Directions for this task:
Give the line with "scientific name: Connochaetes taurinus" again, along with every line below it to the end of the records, word for word.

================================

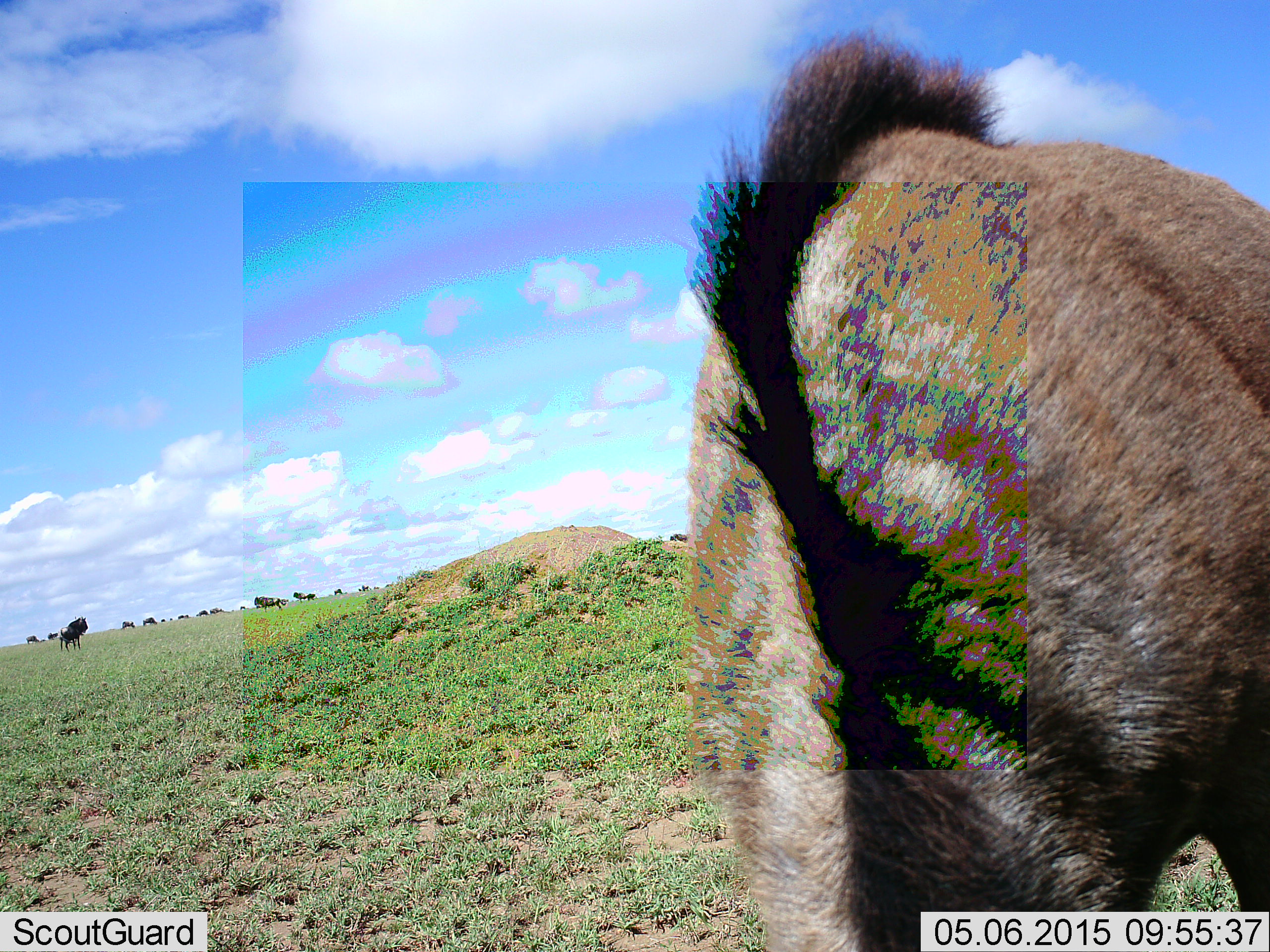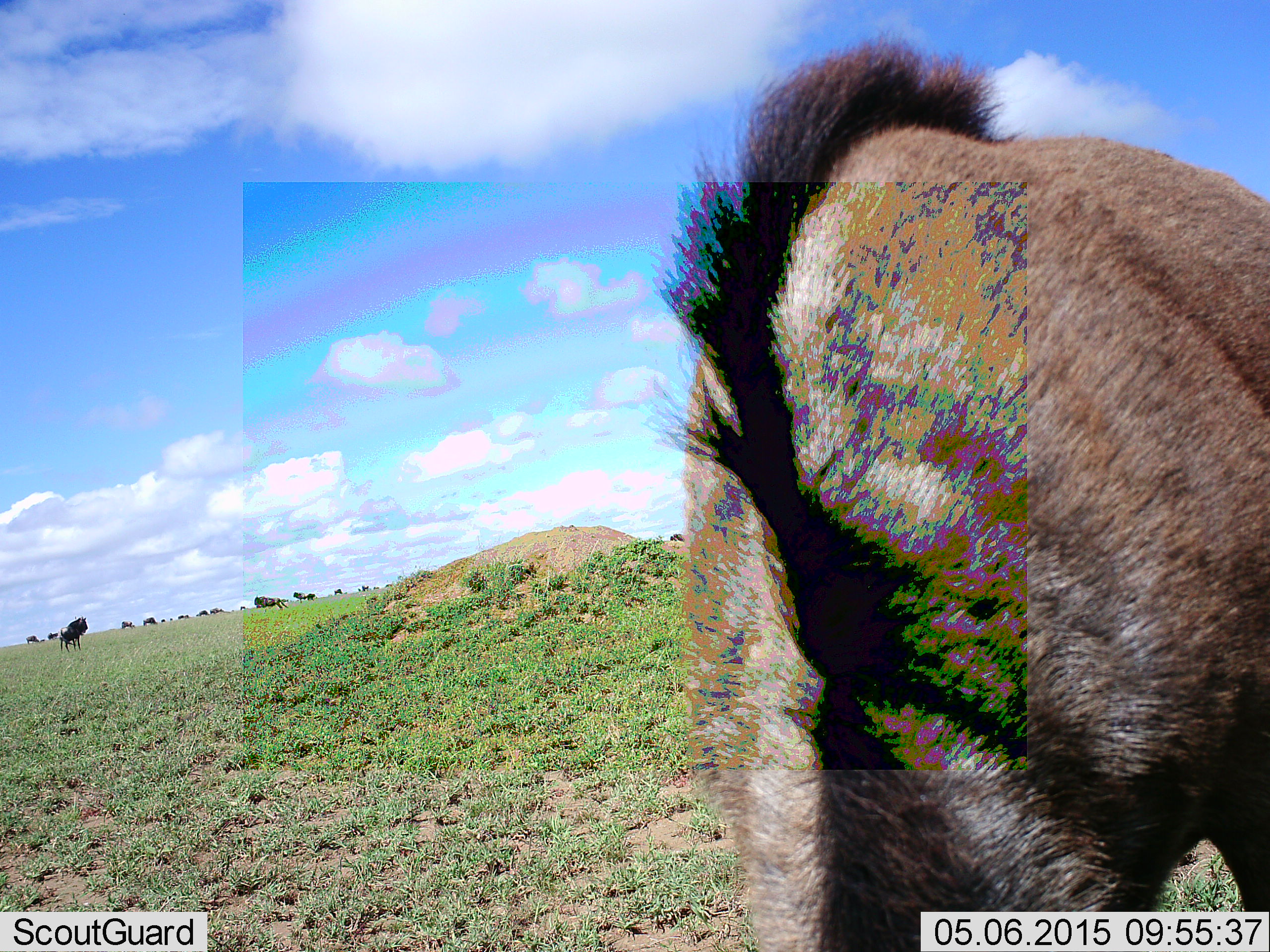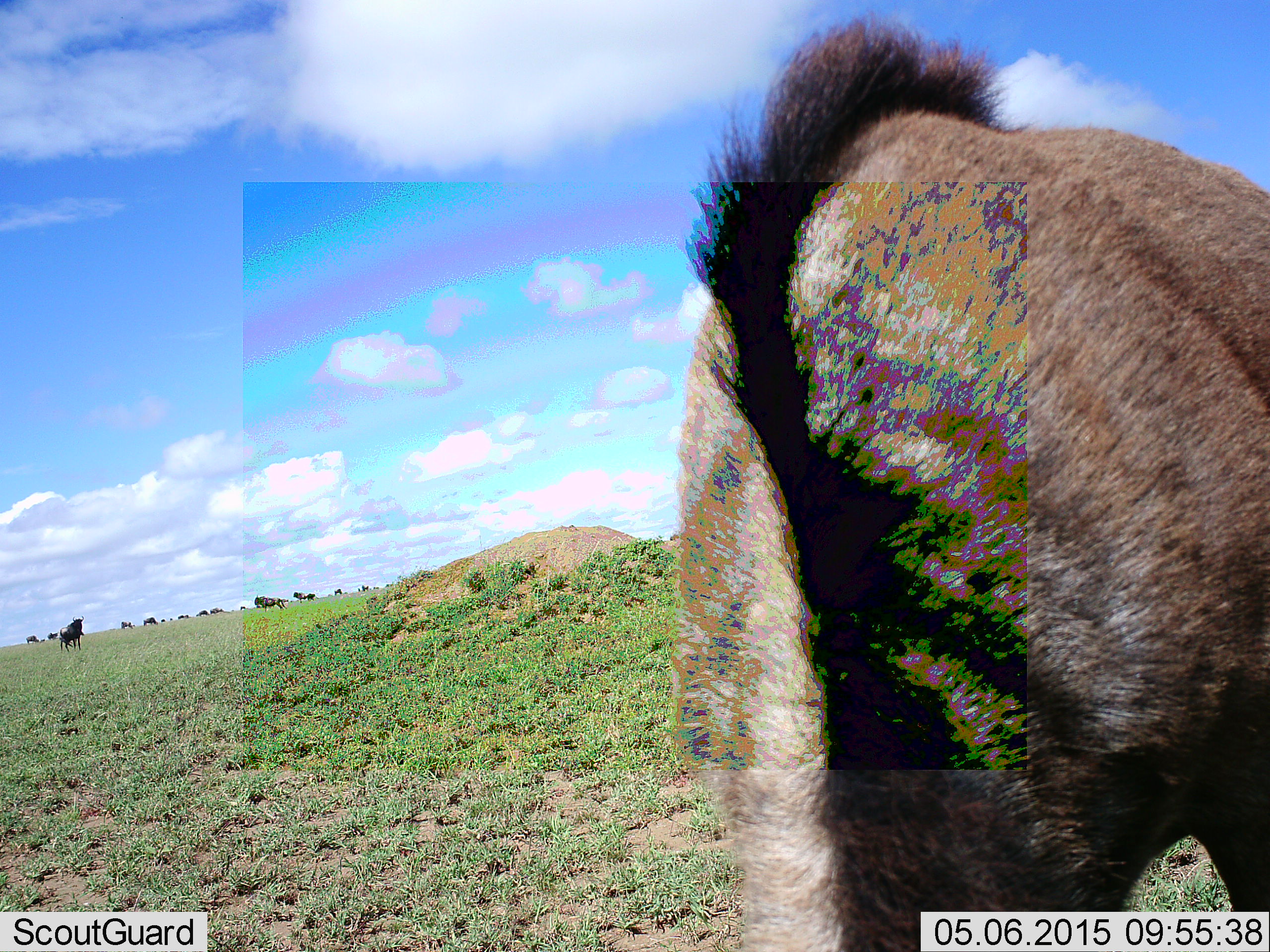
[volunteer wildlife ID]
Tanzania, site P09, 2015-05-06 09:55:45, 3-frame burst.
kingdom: Animalia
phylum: Chordata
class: Mammalia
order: Artiodactyla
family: Bovidae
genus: Connochaetes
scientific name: Connochaetes taurinus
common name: blue wildebeest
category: wildebeest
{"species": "wildebeest (blue wildebeest) (Connochaetes taurinus)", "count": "11-50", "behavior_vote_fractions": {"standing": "60%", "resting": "0%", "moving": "10%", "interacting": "0%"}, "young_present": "0%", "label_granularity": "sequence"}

================================

Written solution:
scientific name: Connochaetes taurinus
common name: blue wildebeest
category: wildebeest
{"species": "wildebeest (blue wildebeest) (Connochaetes taurinus)", "count": "11-50", "behavior_vote_fractions": {"standing": "60%", "resting": "0%", "moving": "10%", "interacting": "0%"}, "young_present": "0%", "label_granularity": "sequence"}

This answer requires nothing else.